Saturday 18 February 2012

More on the Geological Mystery

The Diary finds it fascinating to watch scientists at work as they tease out possible answers to the mysteries that Nature sometimes throws up. Our local geologists started off by thinking that the strange golf-balls, bread rolls and coral-like structures found in an Ormsaigbeg excavation might have originated in a warm, shallow sea about 130 million years ago. But, as it became apparent that the structures were formed of silica rather than calcium carbonate, they moved towards a formation during the great Ardnamurchan volcanic eruption some 60 million years ago, and likened the place where they were formed to Yellowstone in the USA - see earlier Diary entry here.

Rob Gill has led this research. Rob runs Geosec Slides, a small, high-tech business based in the crofting township of Achnaha. He believes the structures are 'concretions' formed in hot pools of silica-rich water, where layer upon layer of silica was deposited on a 'core' of a small, gravel-sized chip of rock.

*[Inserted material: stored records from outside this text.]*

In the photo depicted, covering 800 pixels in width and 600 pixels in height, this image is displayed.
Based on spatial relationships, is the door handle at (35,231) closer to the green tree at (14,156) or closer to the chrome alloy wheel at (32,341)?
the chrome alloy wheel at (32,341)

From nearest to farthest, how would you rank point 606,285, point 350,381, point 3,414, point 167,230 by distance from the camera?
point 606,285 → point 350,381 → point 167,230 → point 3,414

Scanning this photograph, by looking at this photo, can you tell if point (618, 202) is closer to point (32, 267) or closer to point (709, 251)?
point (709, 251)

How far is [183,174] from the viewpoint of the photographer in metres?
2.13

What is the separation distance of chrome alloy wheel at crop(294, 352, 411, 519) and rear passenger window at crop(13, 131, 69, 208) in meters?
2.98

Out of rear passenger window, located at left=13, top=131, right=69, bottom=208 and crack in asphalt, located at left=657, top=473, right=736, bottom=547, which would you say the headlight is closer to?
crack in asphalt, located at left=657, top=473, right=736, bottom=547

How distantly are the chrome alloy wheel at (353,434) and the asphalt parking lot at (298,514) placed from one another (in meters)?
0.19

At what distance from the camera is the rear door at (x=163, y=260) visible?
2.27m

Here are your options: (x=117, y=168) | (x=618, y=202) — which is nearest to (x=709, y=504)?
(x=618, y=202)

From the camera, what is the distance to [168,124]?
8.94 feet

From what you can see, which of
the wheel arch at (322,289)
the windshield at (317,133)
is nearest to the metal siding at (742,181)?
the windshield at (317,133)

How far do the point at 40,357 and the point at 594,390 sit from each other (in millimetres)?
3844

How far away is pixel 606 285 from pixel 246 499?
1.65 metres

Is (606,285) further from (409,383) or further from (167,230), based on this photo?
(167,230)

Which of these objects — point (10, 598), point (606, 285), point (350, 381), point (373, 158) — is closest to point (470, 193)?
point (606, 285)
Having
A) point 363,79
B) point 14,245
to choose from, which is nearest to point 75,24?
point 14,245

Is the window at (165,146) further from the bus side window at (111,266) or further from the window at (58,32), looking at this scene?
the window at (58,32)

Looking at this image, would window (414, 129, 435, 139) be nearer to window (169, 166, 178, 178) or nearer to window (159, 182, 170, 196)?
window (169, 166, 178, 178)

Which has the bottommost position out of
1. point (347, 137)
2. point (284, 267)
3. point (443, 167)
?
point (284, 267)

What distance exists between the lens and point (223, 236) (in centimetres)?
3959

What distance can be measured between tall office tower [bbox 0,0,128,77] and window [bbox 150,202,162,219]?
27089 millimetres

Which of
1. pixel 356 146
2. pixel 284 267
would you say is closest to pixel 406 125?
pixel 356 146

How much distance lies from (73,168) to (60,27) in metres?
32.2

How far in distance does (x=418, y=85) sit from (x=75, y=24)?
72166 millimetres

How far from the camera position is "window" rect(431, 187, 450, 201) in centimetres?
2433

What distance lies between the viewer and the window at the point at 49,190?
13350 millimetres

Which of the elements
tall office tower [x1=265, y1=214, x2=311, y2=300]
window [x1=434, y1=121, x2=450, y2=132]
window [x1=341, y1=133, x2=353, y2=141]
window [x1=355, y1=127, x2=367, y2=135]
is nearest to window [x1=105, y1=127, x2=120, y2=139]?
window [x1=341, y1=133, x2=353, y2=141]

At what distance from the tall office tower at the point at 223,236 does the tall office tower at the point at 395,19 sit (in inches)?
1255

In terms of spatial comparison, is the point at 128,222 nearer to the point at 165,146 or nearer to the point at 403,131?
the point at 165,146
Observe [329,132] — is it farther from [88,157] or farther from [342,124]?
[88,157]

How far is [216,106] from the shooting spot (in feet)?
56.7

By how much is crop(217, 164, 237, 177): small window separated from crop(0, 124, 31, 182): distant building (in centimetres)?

Rob has made microscope slides, and what he has found strongly supports his argument. The green in the middle of the slide is the basalt, the greeny-grey material around it is silica.

This photo shows the structure even more clearly.

Rob writes, "You can see the mass of feldspar laths, which is all that is left of the original mineralogy in the Ormsaigbeg basalt nuclei. This is what I would expect to see as the feldspar is the most stable of the minerals in the basalt, the olivine (large brown areas) has already started to break down, the pyroxene (pink) will be next, and chlorite (green), which is a secondary mineral not originally present when the basalt was erupted, is starting to develop.

"This is strong evidence that the concretions date from the Paleogene (Tertiary) volcanic era, and have nothing to do with the earlier Triassic/Jurassic/Cretaceous sedimentary rocks. I cannot think of any other process other than hydrothermal sinter deposition that could account for what we are seeing. I have also sectioned a 'pipe' from Ormsaigbeg. This does not
show a core nucleus, which surely, is what one would expect."

Many thanks to Rob for slide photos and explanation.
Geosec's website is here.

1 comment:

  1. In a fanciful moment, the green element of the cross-section could almost resemble the Ardnamurchan peninsula itself.